What needs to be done => Without the images, print every line of the material below exactly as given.

Records shown =>

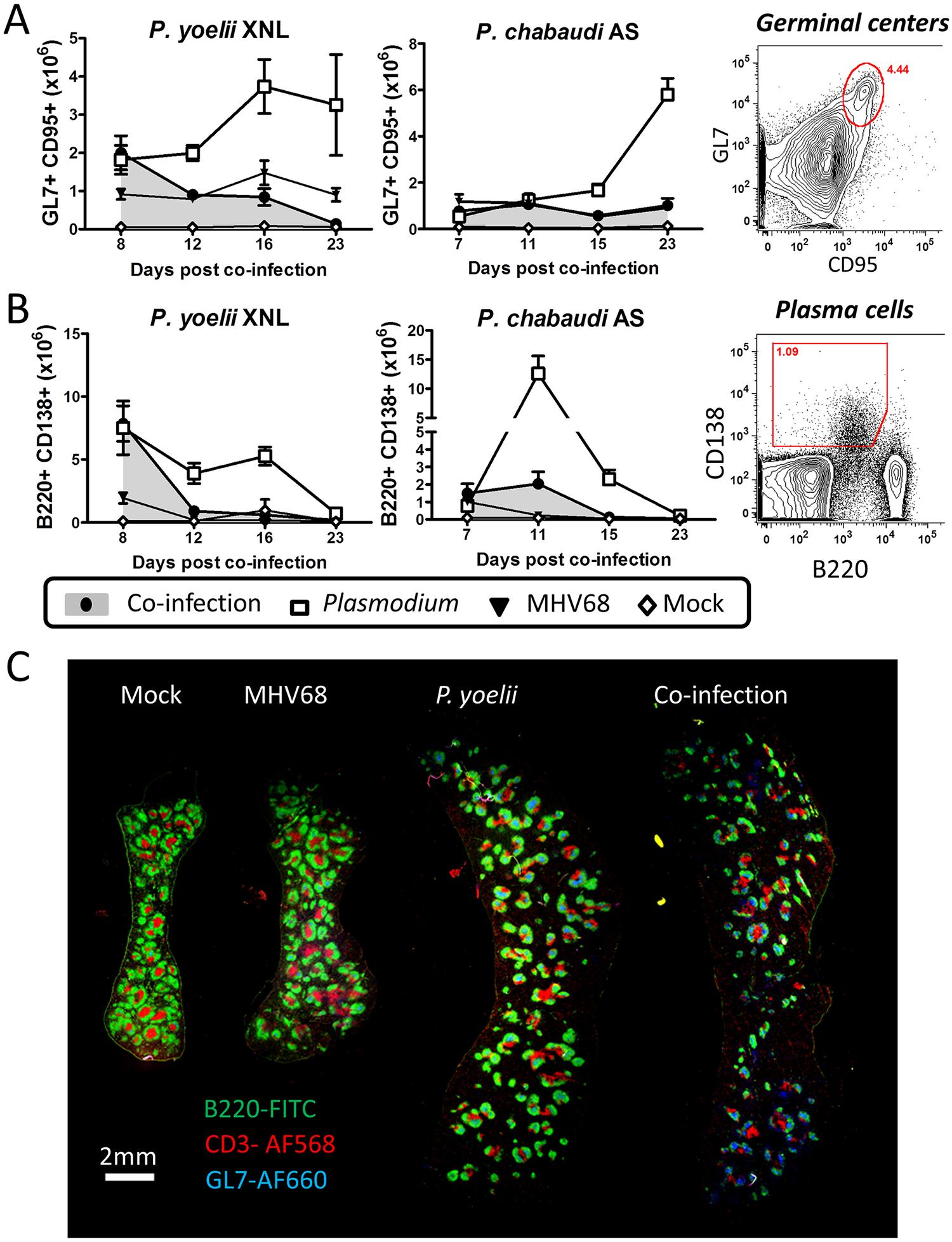 MHV68 suppresses splenic B cell responses during co-infection with <i>Plasmodium</i>.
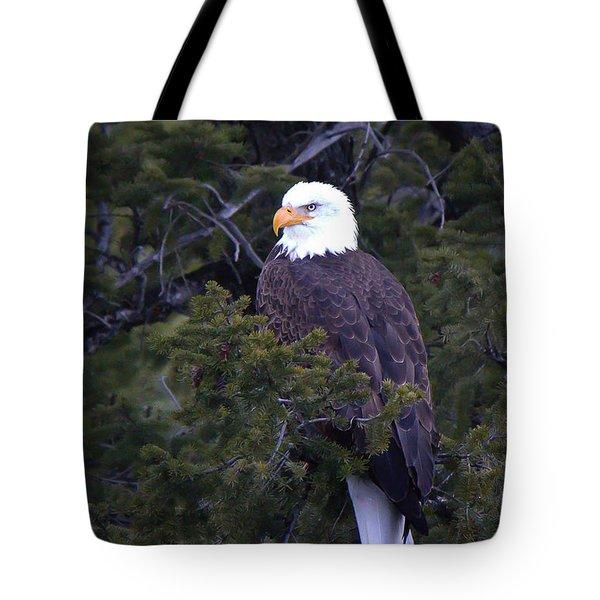 Yelowstone's Majesty Tote Bag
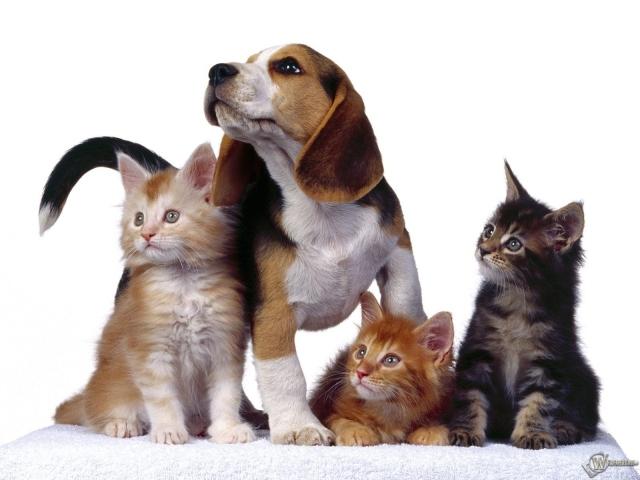 Три котенка и собака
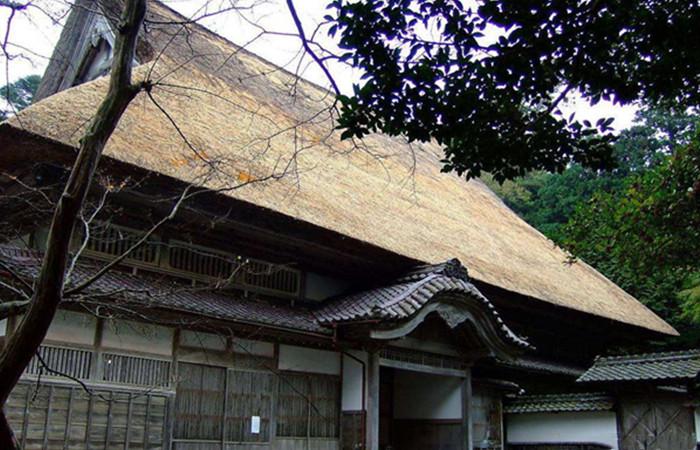 日本是如何保护木构古建筑的?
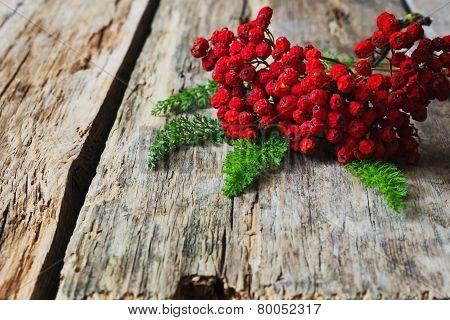 Dried Red Rowan Branch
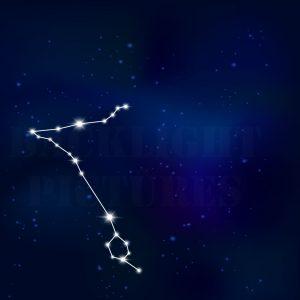 Sternenbild Fische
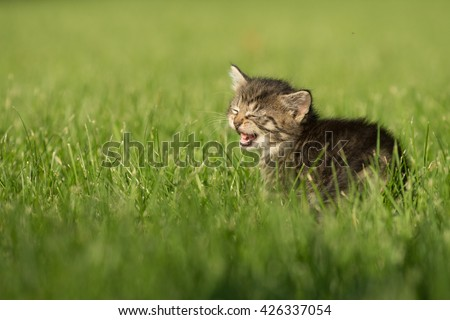Cute baby tabby kitten outside with its mouth open meowing in green grass - stock photo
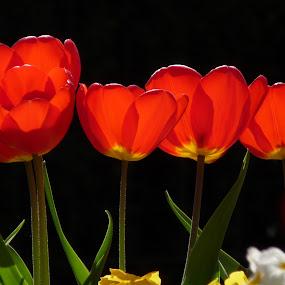 Tulip Mania by Steve Cooke - Flowers Flower Gardens (  )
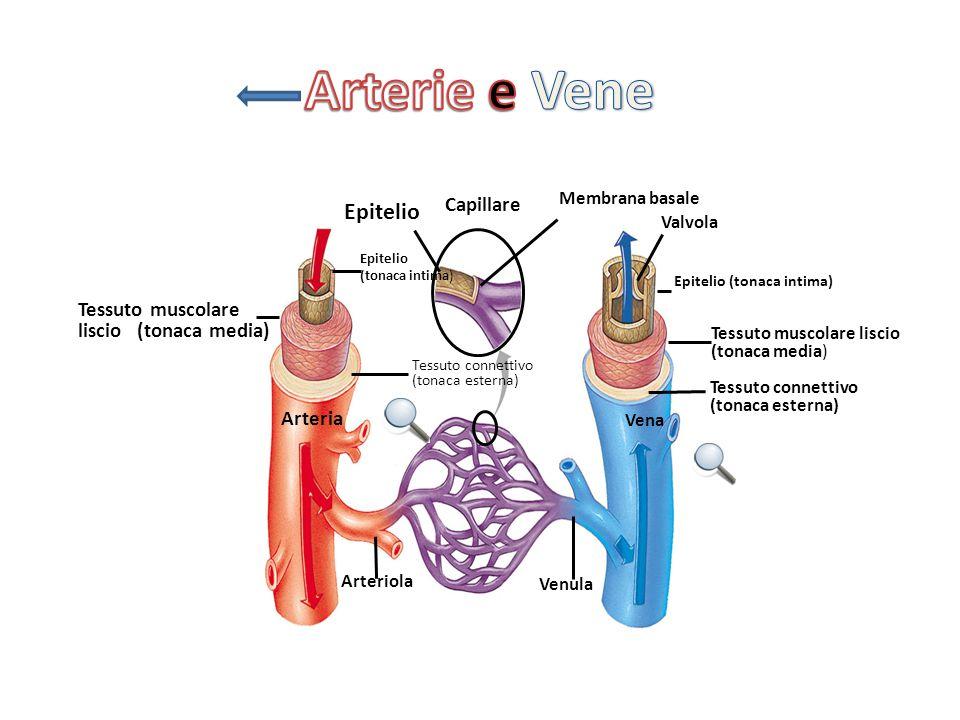 Arterie e Vene Epitelio Capillare Tessuto muscolare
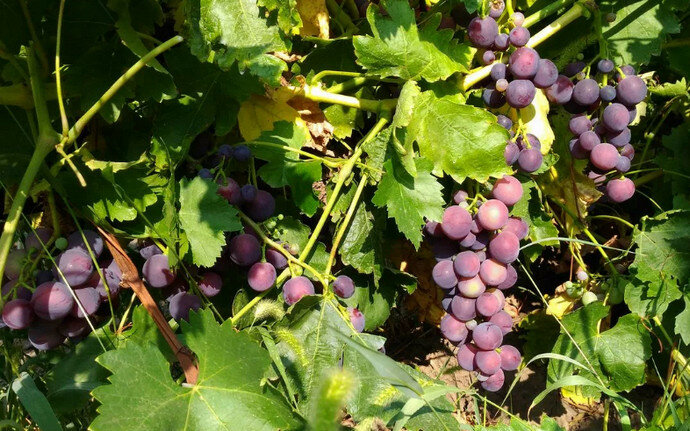 Кардинал (виноград) — википедия переиздание // wiki 2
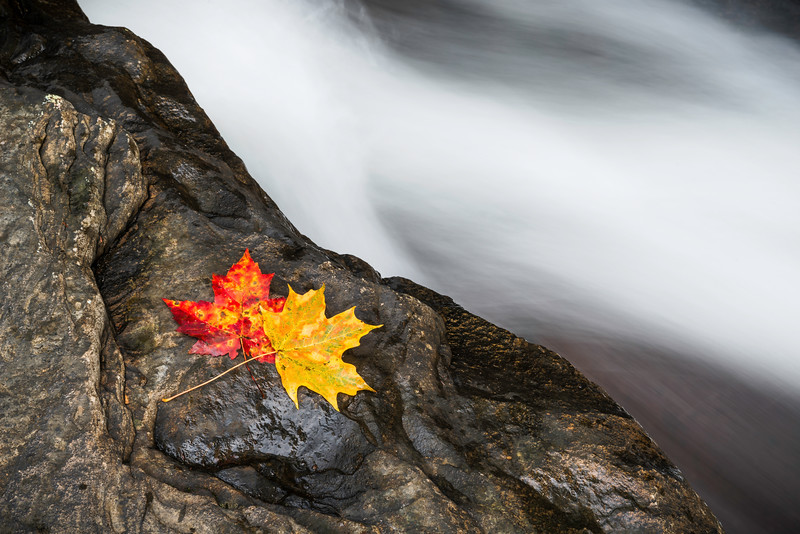 A Couple Leaves Natural Rock Slides Ohiopyle.jpg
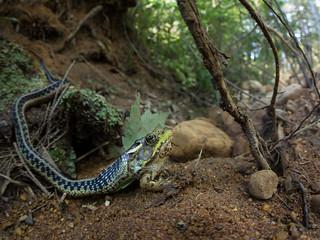 Eastern Gartersnake (Thamnophis sirtalis sirtalis) eating Northern Green Frog (Lithobates clamitans melanota)
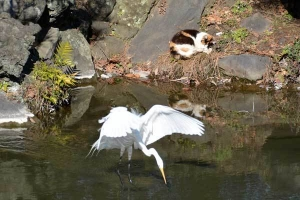 February Cat(s) Tokyo, Great Egret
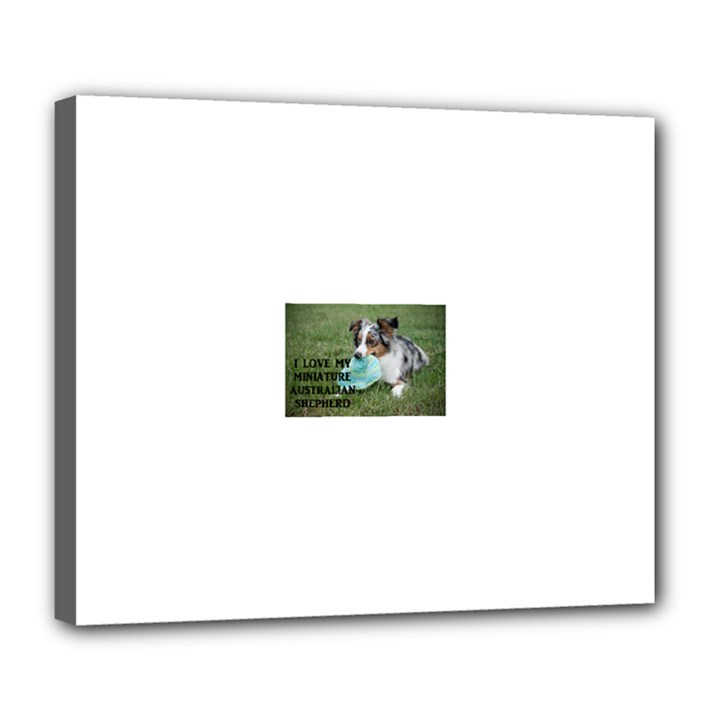 Blue Merle Miniature American Shepherd Love W Pic Deluxe Canvas 24  x 20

Written solution =>
 MHV68 suppresses splenic B cell responses during co-infection with <i>Plasmodium</i>.
 Yelowstone's Majesty Tote Bag
 Три котенка и собака
 日本是如何保护木构古建筑的?
 Dried Red Rowan Branch
 Sternenbild Fische
Cute baby tabby kitten outside with its mouth open meowing in green grass - stock photo
 Tulip Mania by Steve Cooke - Flowers Flower Gardens (  )
 Arterie e Vene Epitelio Capillare Tessuto muscolare
 Кардинал (виноград) — википедия переиздание // wiki 2
 A Couple Leaves Natural Rock Slides Ohiopyle.jpg
 Eastern Gartersnake (Thamnophis sirtalis sirtalis) eating Northern Green Frog (Lithobates clamitans melanota)
 February Cat(s) Tokyo, Great Egret
 Blue Merle Miniature American Shepherd Love W Pic Deluxe Canvas 24  x 20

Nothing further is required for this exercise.